Exercise
Return, word for word, the lines of the data below from the line containing "In this photograph, would" through the last line of the data, both ends included.

* Start Records shown *

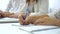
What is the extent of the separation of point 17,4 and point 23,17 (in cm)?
129

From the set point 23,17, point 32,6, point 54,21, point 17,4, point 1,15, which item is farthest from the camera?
point 17,4

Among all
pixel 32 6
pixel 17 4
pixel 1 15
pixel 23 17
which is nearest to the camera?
pixel 23 17

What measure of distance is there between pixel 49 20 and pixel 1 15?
85 cm

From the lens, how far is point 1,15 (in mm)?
1502

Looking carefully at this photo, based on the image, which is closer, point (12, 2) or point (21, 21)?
point (21, 21)

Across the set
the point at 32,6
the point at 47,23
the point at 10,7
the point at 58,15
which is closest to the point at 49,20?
the point at 47,23

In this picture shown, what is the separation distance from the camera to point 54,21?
80 centimetres

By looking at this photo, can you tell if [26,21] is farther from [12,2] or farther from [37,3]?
[12,2]

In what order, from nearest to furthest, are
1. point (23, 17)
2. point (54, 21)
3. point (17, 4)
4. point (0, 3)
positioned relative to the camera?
point (54, 21), point (23, 17), point (17, 4), point (0, 3)

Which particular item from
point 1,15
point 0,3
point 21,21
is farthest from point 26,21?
point 0,3

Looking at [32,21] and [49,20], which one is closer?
[49,20]

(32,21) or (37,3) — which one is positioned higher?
(37,3)

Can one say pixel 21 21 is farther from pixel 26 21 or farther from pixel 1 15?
pixel 1 15

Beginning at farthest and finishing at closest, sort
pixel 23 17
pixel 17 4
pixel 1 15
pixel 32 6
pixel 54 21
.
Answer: pixel 17 4 → pixel 32 6 → pixel 1 15 → pixel 23 17 → pixel 54 21
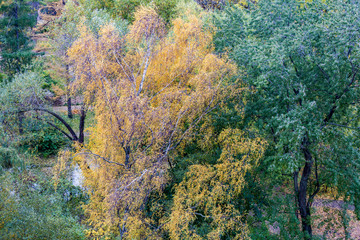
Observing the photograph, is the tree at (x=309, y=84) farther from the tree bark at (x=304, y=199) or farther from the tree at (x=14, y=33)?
the tree at (x=14, y=33)

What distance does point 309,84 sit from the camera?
8734 millimetres

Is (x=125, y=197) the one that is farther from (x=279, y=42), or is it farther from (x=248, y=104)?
(x=279, y=42)

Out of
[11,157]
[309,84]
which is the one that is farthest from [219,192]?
[11,157]

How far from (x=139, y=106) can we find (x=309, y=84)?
16.7ft

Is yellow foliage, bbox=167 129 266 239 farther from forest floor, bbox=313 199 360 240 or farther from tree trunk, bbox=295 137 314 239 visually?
forest floor, bbox=313 199 360 240

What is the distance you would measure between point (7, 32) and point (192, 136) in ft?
59.0

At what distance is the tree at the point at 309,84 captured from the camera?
782cm

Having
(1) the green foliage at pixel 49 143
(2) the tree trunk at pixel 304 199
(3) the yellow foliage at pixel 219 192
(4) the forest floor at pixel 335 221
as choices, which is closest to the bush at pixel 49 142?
(1) the green foliage at pixel 49 143

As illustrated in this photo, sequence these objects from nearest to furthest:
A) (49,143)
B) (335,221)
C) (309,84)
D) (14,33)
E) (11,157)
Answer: (309,84) → (335,221) → (11,157) → (49,143) → (14,33)

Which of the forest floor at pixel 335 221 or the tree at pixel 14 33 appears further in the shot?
the tree at pixel 14 33

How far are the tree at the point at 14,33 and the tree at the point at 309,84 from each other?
16.8m

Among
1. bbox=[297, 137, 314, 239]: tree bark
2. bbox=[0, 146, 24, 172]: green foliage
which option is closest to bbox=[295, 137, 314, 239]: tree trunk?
bbox=[297, 137, 314, 239]: tree bark

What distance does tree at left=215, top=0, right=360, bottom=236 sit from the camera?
308 inches

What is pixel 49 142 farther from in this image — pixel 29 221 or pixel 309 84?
pixel 309 84
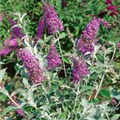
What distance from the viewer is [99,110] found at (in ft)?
8.39

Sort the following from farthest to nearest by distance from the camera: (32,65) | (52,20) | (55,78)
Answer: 1. (55,78)
2. (52,20)
3. (32,65)

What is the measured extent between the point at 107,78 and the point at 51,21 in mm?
1406

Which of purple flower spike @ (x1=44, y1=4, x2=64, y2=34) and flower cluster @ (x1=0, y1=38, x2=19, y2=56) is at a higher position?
purple flower spike @ (x1=44, y1=4, x2=64, y2=34)

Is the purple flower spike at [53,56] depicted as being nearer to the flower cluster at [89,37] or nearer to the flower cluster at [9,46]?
the flower cluster at [89,37]

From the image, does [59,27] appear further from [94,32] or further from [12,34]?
[12,34]

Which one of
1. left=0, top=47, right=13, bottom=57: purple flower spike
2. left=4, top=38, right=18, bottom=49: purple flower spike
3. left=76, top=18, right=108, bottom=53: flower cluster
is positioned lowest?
left=0, top=47, right=13, bottom=57: purple flower spike

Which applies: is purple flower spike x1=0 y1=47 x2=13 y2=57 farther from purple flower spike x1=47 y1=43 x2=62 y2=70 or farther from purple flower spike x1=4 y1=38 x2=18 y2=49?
purple flower spike x1=47 y1=43 x2=62 y2=70

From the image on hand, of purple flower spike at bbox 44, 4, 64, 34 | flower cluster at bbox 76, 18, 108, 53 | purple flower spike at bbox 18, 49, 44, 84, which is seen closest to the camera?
purple flower spike at bbox 18, 49, 44, 84

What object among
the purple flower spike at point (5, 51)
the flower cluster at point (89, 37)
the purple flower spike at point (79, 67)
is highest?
the flower cluster at point (89, 37)

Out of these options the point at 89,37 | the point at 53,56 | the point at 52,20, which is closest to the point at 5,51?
the point at 52,20

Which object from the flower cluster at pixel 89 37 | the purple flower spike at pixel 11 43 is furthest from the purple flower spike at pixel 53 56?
the purple flower spike at pixel 11 43

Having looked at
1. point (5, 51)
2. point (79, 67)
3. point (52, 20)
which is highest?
point (52, 20)

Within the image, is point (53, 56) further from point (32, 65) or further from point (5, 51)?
point (5, 51)

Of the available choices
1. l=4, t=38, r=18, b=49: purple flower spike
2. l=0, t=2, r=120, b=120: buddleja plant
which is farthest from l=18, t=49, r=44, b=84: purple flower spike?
l=4, t=38, r=18, b=49: purple flower spike
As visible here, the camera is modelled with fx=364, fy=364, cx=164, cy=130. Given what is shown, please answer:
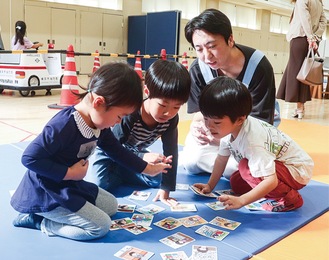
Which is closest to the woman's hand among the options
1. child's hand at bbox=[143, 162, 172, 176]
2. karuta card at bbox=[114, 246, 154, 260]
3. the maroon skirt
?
child's hand at bbox=[143, 162, 172, 176]

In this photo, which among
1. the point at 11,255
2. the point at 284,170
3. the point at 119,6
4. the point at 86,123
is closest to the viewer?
the point at 11,255

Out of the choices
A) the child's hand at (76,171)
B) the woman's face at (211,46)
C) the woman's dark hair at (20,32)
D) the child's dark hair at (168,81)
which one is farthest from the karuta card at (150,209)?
the woman's dark hair at (20,32)

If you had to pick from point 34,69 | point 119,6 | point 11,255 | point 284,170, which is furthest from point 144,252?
point 119,6

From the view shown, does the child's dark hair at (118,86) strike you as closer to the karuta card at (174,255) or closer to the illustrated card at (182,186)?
the karuta card at (174,255)

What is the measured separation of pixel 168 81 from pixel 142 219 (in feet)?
1.86

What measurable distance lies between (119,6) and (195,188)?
10.4 metres

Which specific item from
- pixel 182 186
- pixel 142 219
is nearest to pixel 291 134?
pixel 182 186

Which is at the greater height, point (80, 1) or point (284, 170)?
point (80, 1)

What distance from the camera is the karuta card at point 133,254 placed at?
3.91 feet

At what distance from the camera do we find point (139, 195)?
1739 mm

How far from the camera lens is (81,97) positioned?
1.33 metres

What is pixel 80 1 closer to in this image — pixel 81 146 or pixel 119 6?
pixel 119 6

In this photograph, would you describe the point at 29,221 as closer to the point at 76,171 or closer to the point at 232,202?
Result: the point at 76,171

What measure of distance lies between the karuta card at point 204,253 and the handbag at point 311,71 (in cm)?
305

* End Records shown *

Written solution
In this photograph, would you describe the point at 29,221 as closer to the point at 76,171 or closer to the point at 232,202?
Result: the point at 76,171

What measure of distance lies between the karuta card at point 204,253 and the handbag at point 311,71 (in cm)?
305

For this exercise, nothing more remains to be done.